Das Hauptaugenmerk liegt unter anderem auf dem Tamagawa, dem Tama-Fluss, der Tokyo von Kawasaki trennt. Man ist sich der Gefahr durch den Tama-Fluss bewusst und hat riesige Retentionsflächen geschaffen – an vielen Stellen gibt es bis zu 500 Meter zwischen den Deichen, obwohl der Fluss in normalen Zeiten nur ein paar dutzend Meter breit ist. Doch heute war es zu viel: Der Fluss trat nachts bei Musashi-Kosugi und Futako-Tamagawa, zwei extrem beliebte Wohngegenden, über die Ufer.
In Sachen Sicherheitsaufwand dürfte Hagibis alle Rekorde gebrochen haben: Alle Flüge wurden gestrichen, alle Bahnlinien stellten spätestens gegen Mittag den Verkehr ein. Autobahnen wurden gesperrt. So ziemlich alle Läden, auch die 24-Stunden-Convenience Stores wurden geschlossen. Es kam zu Hamsterkäufen – Brot und Wasser waren am 11. und 12. Oktober absolute Mangelware im Grossraum Tokyo. Die Hauptstadt kam komplett zum Stillstand. Auch medial wurde der Taifun zum Grossereignis: Alle Sender berichteten streckenweise nonstop nur über das Geschehen.
Das besondere an diesem Taifun war, dass vor dem Eintreffen des Zentrums bereits unglaubliche Mengen Regen fielen – in Tokyo rund 500 mm innerhalb von 24 Stunden, also so viel, wie in Berlin innerhalb eines Jahres fällt. Das Taifunzentrum gab vielen Flüssen danach den Rest. Hinzu kam, dass der Landfall mit der Flut einherging, was zu einer Springflut führte.
Und als ob das alles noch nicht reichen würde, gab es auch noch ein stärkeres, deutlich spürbares Erdbeben.
Als Geograph muss ich allerdings definitiv meinen Hut vor den japanischen Stadtplanern ziehen: Angesichts der Gewalt des Taifuns ist der Schaden verhältnismässig gering. Allerdings ist dies der zweite schwere Taifun, der in dieser Saison direkt auf Tokyo trifft. Das ist kein Zufall: Ein Taifun nährt sich von warmen Meerwasser, und die Meerestemperatur vor der japanischen Pazifikküste ist in den vergangenen Jahren deutlich angestiegen.

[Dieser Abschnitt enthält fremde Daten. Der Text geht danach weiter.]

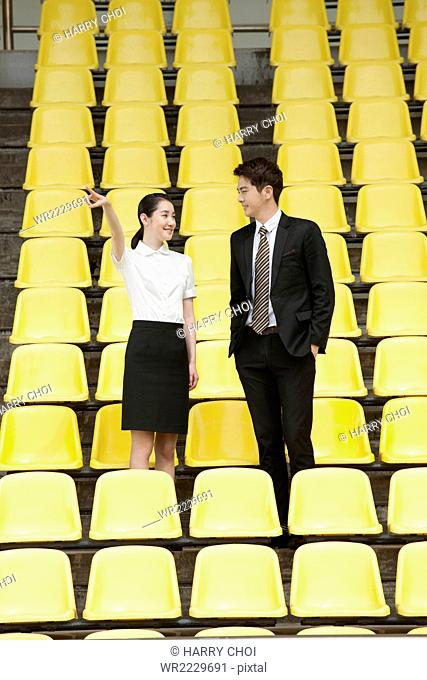 Businessman and busiensswoman standing and pointing face to face at stadium seats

Luftdruck im Zentrum des Taifuns: 955  mBar. Das ist wenig. Je niedriger, desto stärker ist der Taifun
Luftdruck im Zentrum des Taifuns: 955 mBar. Das ist wenig. Je niedriger, desto stärker ist der Taifun

tabibito
tabibitohttps://www.tabibito.de/japan/
Tabibito (旅人・たびびと) ist japanisch und steht für "Reisender". Dahinter versteckt sich Matthias Reich - ein notorischer Reisender, der verschiedene Gegenden seine Heimat nennt. Der Reisende ist seit 1996 hin und wieder und seit 2005 permanent in Japan, wo er noch immer wohnt. Wer mehr von und über Tabibito lesen möchte, dem sei Tabibitos Japan-Blog empfohlen.

9 Kommentare

  1. Dankeschön für diesen Bericht. Solche Naturgewalten kann man sich hier in Dtl gar nicht mehr richtig vorstellen. Ich hoffe, dass die vermissten Menschen am Leben sind und sich bald bei ihren Angehörigen melden können.

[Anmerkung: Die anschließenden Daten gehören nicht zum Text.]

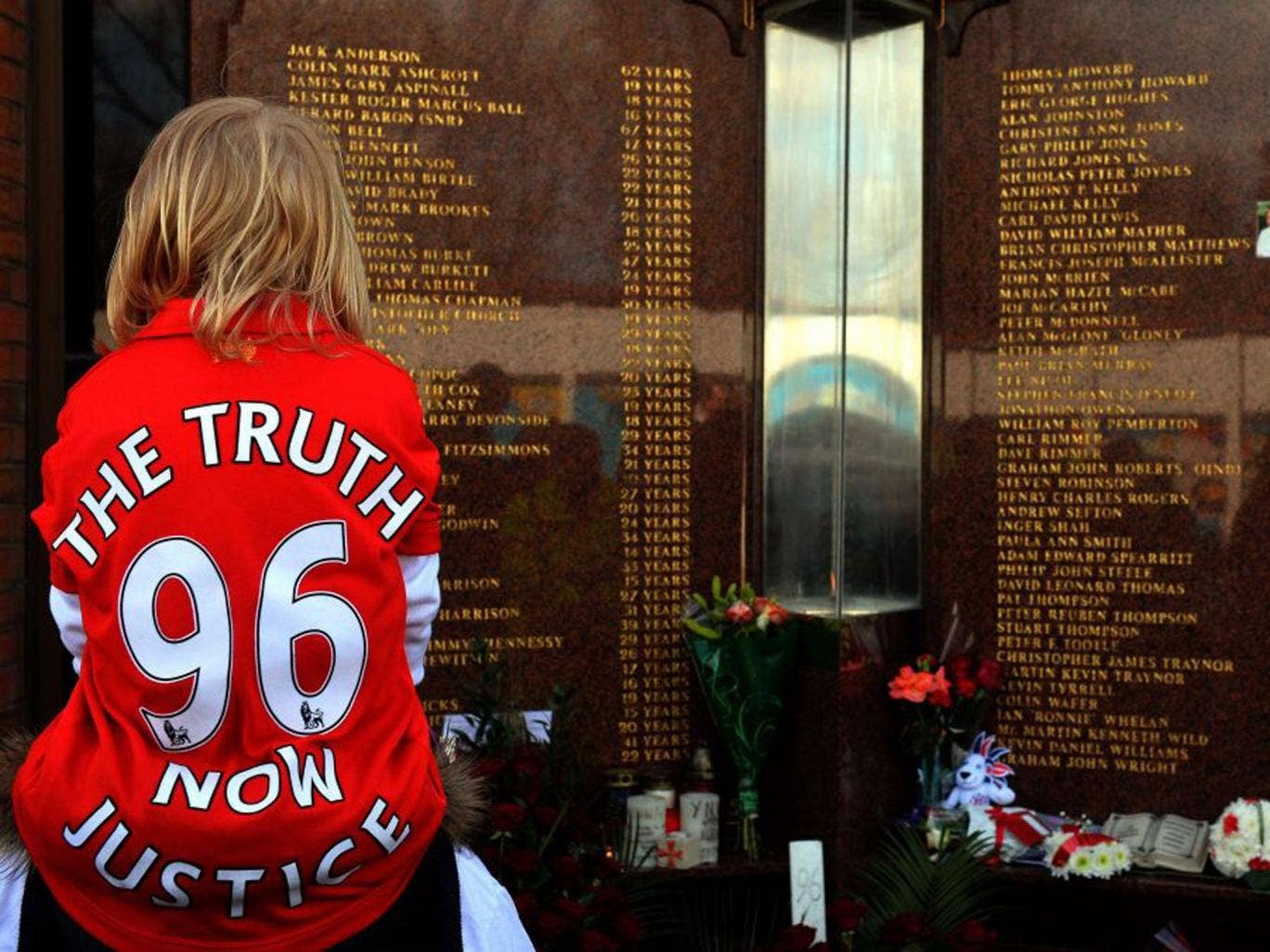 "A child wears a Jersey bearing the writing  ""Justice for the 96"" in front of the Hillsborough Memorial at Liverpool FC's Anfield football ground"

  2. Ein ganzer Meter an einem Tag! Es ist ein Wunder, dass nicht halb Tokyo weggeschwommen ist.
    Wenn man bedenkt, dass in manchen Ecken Sachsen-Anhalts letztes Jahr nur 250mm – im ganzen Jahr – gefallen sind…

  3. Da fragt man sich schon, was sich der schottische Trainer und Rugby Verband bei ihren Äußerungen gedacht haben mögen. Ein Taifun ist kein Kindergeburtstag.

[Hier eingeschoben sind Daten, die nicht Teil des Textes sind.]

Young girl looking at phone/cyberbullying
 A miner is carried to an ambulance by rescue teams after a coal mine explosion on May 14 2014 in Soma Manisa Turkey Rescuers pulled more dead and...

    • Was die dabei geritten hat, frage ich mich auch. Beziehungsweise wie es formuliert wurde. Denn Spiele, die aufgrund von egal was nicht stattfinden können, sollten wirklich nicht gestrichen, sondern verschoben werden.

  4. Hallo,
    da ich bei meinen beiden Urlauben in Japan jeweils im Oktober da war, frage ich mich natürlich, wie wird man als Tourist gewarnt, Radio und Fernsehen bringen mir ja wenig, und da ich meist per Air bnb Reise, wird mich auch kein Hotelpersonal warnen, im schlimmsten Fall wundere ich mich wie hektisch die Leute sind und steh dann mittags am geschlossenen Bahnhof?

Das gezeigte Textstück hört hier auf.